━━ RECORDS FOR THIS EXERCISE ━━

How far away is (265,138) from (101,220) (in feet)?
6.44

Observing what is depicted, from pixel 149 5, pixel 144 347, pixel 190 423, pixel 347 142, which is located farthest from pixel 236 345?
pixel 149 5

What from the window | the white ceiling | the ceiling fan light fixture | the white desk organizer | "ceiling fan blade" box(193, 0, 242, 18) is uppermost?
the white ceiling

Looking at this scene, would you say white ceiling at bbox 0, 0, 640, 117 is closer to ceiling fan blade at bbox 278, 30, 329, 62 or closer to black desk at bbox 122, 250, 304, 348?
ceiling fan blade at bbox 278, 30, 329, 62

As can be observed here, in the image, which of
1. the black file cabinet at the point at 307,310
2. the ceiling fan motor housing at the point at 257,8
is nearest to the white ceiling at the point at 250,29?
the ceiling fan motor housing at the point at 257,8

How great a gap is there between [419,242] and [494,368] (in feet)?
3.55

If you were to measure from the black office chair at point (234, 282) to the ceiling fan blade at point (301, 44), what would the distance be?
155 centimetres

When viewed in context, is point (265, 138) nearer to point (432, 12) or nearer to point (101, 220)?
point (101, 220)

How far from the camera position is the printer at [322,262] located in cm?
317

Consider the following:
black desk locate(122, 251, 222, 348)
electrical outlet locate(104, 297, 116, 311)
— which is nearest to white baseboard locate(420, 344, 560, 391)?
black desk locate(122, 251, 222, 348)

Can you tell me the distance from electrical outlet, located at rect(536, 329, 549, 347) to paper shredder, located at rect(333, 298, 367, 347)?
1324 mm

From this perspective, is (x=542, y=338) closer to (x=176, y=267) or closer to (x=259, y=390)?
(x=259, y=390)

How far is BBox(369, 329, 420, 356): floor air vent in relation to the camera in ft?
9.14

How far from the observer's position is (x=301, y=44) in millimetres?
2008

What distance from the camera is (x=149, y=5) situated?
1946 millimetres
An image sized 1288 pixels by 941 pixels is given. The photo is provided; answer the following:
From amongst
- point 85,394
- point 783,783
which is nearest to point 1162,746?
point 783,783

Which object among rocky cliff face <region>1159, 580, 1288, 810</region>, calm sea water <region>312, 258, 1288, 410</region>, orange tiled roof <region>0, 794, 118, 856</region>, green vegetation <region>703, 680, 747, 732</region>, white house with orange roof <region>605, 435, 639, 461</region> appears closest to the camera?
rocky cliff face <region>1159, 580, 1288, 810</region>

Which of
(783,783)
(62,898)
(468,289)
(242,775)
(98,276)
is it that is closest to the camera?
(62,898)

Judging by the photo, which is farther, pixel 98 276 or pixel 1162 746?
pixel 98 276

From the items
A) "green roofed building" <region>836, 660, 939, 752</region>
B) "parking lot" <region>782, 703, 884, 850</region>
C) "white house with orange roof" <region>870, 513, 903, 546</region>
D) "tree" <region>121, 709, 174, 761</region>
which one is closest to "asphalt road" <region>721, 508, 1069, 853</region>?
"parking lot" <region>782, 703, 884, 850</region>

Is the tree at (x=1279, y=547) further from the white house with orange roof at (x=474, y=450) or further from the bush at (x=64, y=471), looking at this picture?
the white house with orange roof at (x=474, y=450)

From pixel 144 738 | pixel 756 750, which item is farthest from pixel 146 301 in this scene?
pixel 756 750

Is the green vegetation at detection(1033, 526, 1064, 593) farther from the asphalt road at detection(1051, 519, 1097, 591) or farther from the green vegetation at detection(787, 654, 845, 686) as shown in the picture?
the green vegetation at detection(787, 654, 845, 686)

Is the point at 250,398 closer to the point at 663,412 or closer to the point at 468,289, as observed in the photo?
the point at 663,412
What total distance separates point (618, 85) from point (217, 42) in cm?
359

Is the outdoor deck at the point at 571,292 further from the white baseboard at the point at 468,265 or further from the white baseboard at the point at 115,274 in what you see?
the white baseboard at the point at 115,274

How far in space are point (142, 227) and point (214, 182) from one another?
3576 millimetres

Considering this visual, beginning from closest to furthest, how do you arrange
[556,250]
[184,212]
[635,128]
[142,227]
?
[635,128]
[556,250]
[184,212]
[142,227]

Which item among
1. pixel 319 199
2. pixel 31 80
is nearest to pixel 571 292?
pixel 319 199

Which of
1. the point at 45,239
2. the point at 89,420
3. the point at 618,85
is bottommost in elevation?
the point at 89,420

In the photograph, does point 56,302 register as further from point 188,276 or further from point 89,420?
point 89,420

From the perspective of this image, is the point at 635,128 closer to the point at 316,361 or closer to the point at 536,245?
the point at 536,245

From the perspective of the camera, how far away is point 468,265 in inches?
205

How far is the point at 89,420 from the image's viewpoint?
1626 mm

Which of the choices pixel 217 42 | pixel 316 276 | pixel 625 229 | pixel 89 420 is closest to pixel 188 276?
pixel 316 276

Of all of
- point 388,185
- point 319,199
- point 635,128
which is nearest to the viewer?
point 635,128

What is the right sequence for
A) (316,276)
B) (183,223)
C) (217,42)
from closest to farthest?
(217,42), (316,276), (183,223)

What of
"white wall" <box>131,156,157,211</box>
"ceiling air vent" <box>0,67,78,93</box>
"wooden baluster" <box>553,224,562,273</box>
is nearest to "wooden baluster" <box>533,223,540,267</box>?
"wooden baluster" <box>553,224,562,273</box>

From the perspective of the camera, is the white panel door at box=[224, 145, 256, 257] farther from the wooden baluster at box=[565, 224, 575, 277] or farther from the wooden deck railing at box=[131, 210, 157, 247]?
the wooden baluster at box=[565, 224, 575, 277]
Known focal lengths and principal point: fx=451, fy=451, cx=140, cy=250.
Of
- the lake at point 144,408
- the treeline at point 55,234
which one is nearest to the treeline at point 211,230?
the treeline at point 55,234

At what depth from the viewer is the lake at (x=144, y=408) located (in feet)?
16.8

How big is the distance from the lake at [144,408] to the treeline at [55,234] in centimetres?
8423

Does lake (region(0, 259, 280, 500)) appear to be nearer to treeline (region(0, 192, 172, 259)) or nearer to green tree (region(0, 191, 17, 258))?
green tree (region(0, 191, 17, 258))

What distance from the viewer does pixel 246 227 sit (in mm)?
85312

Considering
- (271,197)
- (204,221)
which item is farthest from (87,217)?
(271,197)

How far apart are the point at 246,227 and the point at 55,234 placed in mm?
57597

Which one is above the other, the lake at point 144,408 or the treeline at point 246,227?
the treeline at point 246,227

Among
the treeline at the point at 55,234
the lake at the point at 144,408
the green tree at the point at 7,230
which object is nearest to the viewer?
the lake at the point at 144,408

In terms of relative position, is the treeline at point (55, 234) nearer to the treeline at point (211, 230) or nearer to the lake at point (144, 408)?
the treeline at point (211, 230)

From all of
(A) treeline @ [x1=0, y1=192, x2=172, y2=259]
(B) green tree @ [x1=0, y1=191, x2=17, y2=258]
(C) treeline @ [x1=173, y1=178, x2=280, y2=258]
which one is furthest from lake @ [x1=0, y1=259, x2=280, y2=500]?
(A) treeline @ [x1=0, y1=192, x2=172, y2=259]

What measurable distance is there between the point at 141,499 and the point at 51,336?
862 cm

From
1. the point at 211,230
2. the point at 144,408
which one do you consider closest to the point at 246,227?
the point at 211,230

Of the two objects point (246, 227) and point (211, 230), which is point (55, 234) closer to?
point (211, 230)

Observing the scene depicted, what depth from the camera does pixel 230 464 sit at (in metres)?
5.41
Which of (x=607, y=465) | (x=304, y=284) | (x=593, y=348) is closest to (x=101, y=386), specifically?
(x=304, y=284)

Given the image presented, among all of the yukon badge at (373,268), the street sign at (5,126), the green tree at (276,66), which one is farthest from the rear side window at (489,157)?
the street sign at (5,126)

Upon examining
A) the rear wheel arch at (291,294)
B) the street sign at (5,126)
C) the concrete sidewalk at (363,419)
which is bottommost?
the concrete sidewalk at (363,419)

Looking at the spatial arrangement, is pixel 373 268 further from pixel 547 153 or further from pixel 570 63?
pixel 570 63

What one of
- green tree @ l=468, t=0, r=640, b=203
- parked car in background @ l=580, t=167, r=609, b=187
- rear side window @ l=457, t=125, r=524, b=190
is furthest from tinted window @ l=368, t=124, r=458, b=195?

━━━

### BRIEF
From the line containing "Given the image" down to the last line, reproduce the records exactly. Include both ends.

### FULL ANSWER
Given the image presented, among all of the yukon badge at (373,268), the street sign at (5,126), the green tree at (276,66), which one is farthest from the rear side window at (489,157)?
the street sign at (5,126)

Upon examining
A) the rear wheel arch at (291,294)
B) the street sign at (5,126)
C) the concrete sidewalk at (363,419)
which is bottommost?
the concrete sidewalk at (363,419)

Looking at the spatial arrangement, is pixel 373 268 further from pixel 547 153 or further from pixel 570 63?
pixel 570 63

What one of
- green tree @ l=468, t=0, r=640, b=203
- parked car in background @ l=580, t=167, r=609, b=187
- rear side window @ l=457, t=125, r=524, b=190
is furthest from tinted window @ l=368, t=124, r=458, b=195?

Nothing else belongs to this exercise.